Stuart Mace salvaged building materials from other historic structures, including the corner stone from Aspen’s Washington School. 




Lynne Mace held on to many artifacts from her parents’ time in Ashcroft. A dog sled sits in the front entry, and there’s an old bottle signed by all the 10th Mountain Division soldiers who were stationed briefly near Ashcroft before their operations moved to Camp Hale. 

The original kitchen, where Isabel Mace cooked for both the family and customers of Toklat’s restaurant, is intact and refurbished, decorated with old menus and Stuart Mace’s detailed drawings of plants. Also, Lynne Mace is repopulating the kitchen with original tools, including her mother’s old flour mill that she used to grind grain for bread every day. 

“It’s unbelievably special to see the kitchen up there,” Lynne Mace said. 

Isabel Mace’s interest in natural and sustainable food is carried through in ACES’ current focus on understanding food systems, Kravitz said. 

The Maces operated restaurants in Aspen and at Ashcroft that were known not only for their natural foods but for the hanging tables. Stuart Mace learned of hanging tables during his time in Alaska; they made sweeping easier, prevented mice from climbing table legs, helped keep tables level even if the floor wasn’t — and allowed for ample leg room even around a community table.  

“There are a few places up here that are strong centers of gravity; anytime you’re around one of the hanging tables is one of those experiences,” Washko said.  

ACES has also added a modern commercial kitchen. 

Longtime visitors will recognize the loom room, where master weaver Elena Gonzalez Ruiz from Teotitlan del Valle in Oaxaca, Mexico, has demonstrated traditional rug-making since 1989. Mace had an interest in indigenous art that has been a focus at Toklat for decades.

Also, the geranium room, which looks out to a small pond and Devaney Creek through huge picture windows, has been restored. 

“There are stories in these walls, and we didn’t want to erase those,” Washko said.

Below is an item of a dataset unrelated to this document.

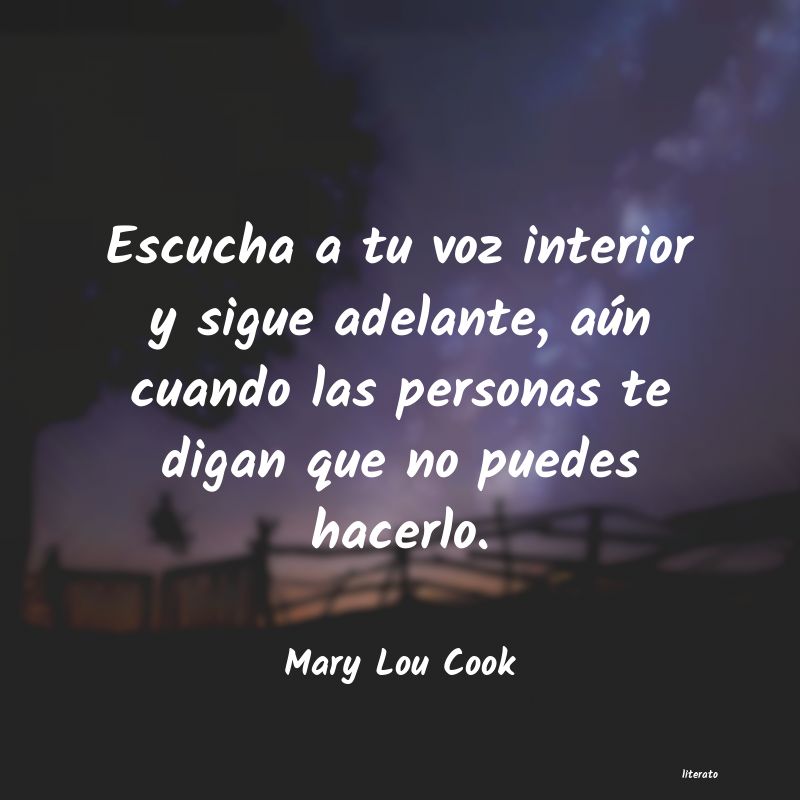 Frases de Mary Lou Cook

The floors in many parts of the buildings and decks, including bricks with the paw prints from lead sled dogs over the years, were preserved and reused, and Lane said the building team — Michael Fuller Architects and Louthis Custom Builders — even agreed to reuse the dog-food bags that had been stuffed in the walls for insulation by the Mace family. 

“Instead of throwing it into the landfill, we’re reusing them again, as insulation — along with the updated technology,” Lane said. 

The original Toklat building contains physical reminders of Aspen and the Roaring Fork Valley’s past. Mace used salvaged sandstone from the Fryingpan Valley to build the house, including the cornerstone from Aspen’s original school, the Washington School. He salvaged marble from the Yule Quarry and sourced wood from trees that were being cleared to build roads across the country, Kravitz said. 

Those key pieces of Toklat’s past have been preserved, along with its unique roofline that is meant to mirror the ridges of nearby Malemute Peak, named in honor of Stuart Mace. 

“The true beating heart of what Aspen was and still is, it’s all right here,” Kravitz said. “The most essential element is to re-invite the community to explore this place and get to know it and have it as a touchstone in this valley.”

As development and time change the Aspen community, Kravitz said ACES plays a role in holding space for community, and at Toklat, that will kick off on the winter solstice, Dec. 21, bringing a tradition from Hallam Lake to Ashcroft. 

In homage to Toklat’s past council fires, ACES will host a solstice fire that burns through the night. The public event runs from 2-6 p.m.